Hoje, porém, a virgindade se comporta mais como um "status", e iniciar a vida sexual é algo que "precisa" ser feito, gerando muita pressão, principalmente nos jovens. Ou seja, mesmo com mudanças na simbologia, a "perda" é um conceito antigo que foi perpetuado verbalmente até os dias de hoje, fazendo com que a sociedade enxergue a virgindade como um objeto, ao invés de vê-la pelo que realmente é: uma experiência.
Tem hora para perder a virgindade?
A primeira transa pode ser um momento único, mas não precisa ter a pressão que muitas vezes é colocada, principalmente, em cima dos jovens. É importante iniciar a vida sexual quando achar que chegou o momento certo, com alguém que te faça sentir bem e confortável, e de forma consciente e saudável, não por querer se encaixar em expectativas sociais.
Portanto, a "hora" de perder a virgindade é um momento de decisão que depende da vontade, vivência e contexto de cada indivíduo - além da representatividade que isso tem para a pessoa e para sua cultura.
Fisiologicamente, a ginecologista Cristiane Schneckenberg explica que, do ponto de vista emocional e físico, sabe-se que iniciar a vida sexual antes dos 15 anos costuma não ser um bom processo.
Já no lado emocional, a psicóloga Jéssica Siqueira alerta que, para "o momento certo", é preciso apenas se sentir segura(o) e com vontade, fugindo de uma relação sexual por pressão das pessoas ou do(a) namorado(a).
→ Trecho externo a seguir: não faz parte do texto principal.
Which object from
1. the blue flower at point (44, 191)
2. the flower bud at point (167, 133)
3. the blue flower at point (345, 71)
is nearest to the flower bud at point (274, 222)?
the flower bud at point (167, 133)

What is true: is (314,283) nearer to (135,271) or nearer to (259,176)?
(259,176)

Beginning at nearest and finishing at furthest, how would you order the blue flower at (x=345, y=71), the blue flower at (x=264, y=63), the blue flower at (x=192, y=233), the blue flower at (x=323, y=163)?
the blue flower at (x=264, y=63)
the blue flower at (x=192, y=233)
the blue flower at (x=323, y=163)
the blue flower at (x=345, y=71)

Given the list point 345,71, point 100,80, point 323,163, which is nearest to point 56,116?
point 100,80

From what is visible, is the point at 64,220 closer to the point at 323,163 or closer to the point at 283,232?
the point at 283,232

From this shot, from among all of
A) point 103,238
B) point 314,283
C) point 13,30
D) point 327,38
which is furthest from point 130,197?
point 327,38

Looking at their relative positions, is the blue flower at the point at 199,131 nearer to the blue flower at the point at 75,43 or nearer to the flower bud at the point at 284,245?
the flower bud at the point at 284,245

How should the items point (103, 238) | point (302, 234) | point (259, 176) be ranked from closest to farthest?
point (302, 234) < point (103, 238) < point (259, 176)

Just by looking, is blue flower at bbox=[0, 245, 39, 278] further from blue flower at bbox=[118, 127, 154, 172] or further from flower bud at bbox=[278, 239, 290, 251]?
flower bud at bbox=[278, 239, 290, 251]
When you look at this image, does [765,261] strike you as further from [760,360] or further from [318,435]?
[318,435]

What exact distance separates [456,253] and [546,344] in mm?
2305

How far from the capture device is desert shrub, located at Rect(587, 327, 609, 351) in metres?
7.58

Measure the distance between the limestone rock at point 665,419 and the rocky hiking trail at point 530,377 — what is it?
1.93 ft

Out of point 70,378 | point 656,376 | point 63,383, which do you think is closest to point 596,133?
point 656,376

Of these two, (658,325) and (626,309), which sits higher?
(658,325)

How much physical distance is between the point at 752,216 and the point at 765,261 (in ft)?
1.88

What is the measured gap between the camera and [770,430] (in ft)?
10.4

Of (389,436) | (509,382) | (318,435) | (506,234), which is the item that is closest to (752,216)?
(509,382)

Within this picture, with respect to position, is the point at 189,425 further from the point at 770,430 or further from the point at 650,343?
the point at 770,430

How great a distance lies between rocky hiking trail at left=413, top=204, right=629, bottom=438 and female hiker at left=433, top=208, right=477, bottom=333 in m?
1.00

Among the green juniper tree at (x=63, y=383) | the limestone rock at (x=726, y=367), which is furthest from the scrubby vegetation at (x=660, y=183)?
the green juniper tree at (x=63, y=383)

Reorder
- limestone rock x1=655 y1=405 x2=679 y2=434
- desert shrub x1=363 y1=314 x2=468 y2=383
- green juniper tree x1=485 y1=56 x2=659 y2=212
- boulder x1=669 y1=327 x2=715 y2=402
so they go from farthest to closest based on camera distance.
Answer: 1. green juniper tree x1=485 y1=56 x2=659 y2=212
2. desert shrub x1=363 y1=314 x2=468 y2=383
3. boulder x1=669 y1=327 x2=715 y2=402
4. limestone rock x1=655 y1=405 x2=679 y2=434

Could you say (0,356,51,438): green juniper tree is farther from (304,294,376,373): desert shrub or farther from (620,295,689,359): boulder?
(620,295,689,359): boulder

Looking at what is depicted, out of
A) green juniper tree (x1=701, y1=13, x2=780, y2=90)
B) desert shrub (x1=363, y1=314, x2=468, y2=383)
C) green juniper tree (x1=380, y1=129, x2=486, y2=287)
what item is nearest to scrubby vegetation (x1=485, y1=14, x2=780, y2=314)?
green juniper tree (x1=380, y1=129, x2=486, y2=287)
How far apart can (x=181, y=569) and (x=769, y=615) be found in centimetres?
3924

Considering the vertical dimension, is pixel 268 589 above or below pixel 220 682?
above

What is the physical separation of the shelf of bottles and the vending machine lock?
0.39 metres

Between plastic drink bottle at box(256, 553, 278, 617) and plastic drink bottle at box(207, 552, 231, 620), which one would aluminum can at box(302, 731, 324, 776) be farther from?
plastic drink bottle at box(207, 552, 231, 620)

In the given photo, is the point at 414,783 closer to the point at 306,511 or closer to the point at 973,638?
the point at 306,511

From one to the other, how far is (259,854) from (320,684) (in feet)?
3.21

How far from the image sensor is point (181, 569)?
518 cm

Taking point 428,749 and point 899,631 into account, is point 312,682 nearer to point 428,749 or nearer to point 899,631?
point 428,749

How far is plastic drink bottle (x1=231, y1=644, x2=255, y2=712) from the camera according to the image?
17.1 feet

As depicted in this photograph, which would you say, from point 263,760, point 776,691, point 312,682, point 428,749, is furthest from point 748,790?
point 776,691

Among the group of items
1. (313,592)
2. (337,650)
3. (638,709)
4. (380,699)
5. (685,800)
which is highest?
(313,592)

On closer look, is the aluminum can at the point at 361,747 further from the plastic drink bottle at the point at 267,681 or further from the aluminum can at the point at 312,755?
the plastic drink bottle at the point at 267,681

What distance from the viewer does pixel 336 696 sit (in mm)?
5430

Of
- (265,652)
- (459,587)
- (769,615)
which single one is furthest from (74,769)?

Então, para que seja uma experiência proveitosa, é importante que esses dois fatores se conversem, e alguns "pré-requisitos" são importantes na hora de perder a virgindade, como:
- Ser uma decisão própria
- Sentir-se preparado, não ter pressa e não se forçar a fazer nada que não se sinta confortável
- Ter condições de eleger um método contraceptivo e contra doenças sexualmente transmissíveis
- Ter domínios físicos, psicológicos e sociais que permitam lidar com todas essas questões que envolvem uma vivência sexual saudável e prazerosa
- Escolher um lugar seguro onde a privacidade seja respeitada
Segundo Cristiane, a adolescência é uma fase muito importante para se falar sobre isso, mas o ideal é que todas as questões que constroem o conhecimento sobre questões sexuais sejam abordadas no decorrer da vida - de forma a ajudar o indivíduo a tomar as decisões mais corretas por si mesmo, desconstruindo velhos tabus.
Também é necessário ter uma relação aberta sobre o tópico desde a infância, através dos pais, escola, terapeutas e médicos, que vão explicar aos jovens sobre anatomia, métodos contraceptivos e de proteção contra infecções sexualmente transmissíveis.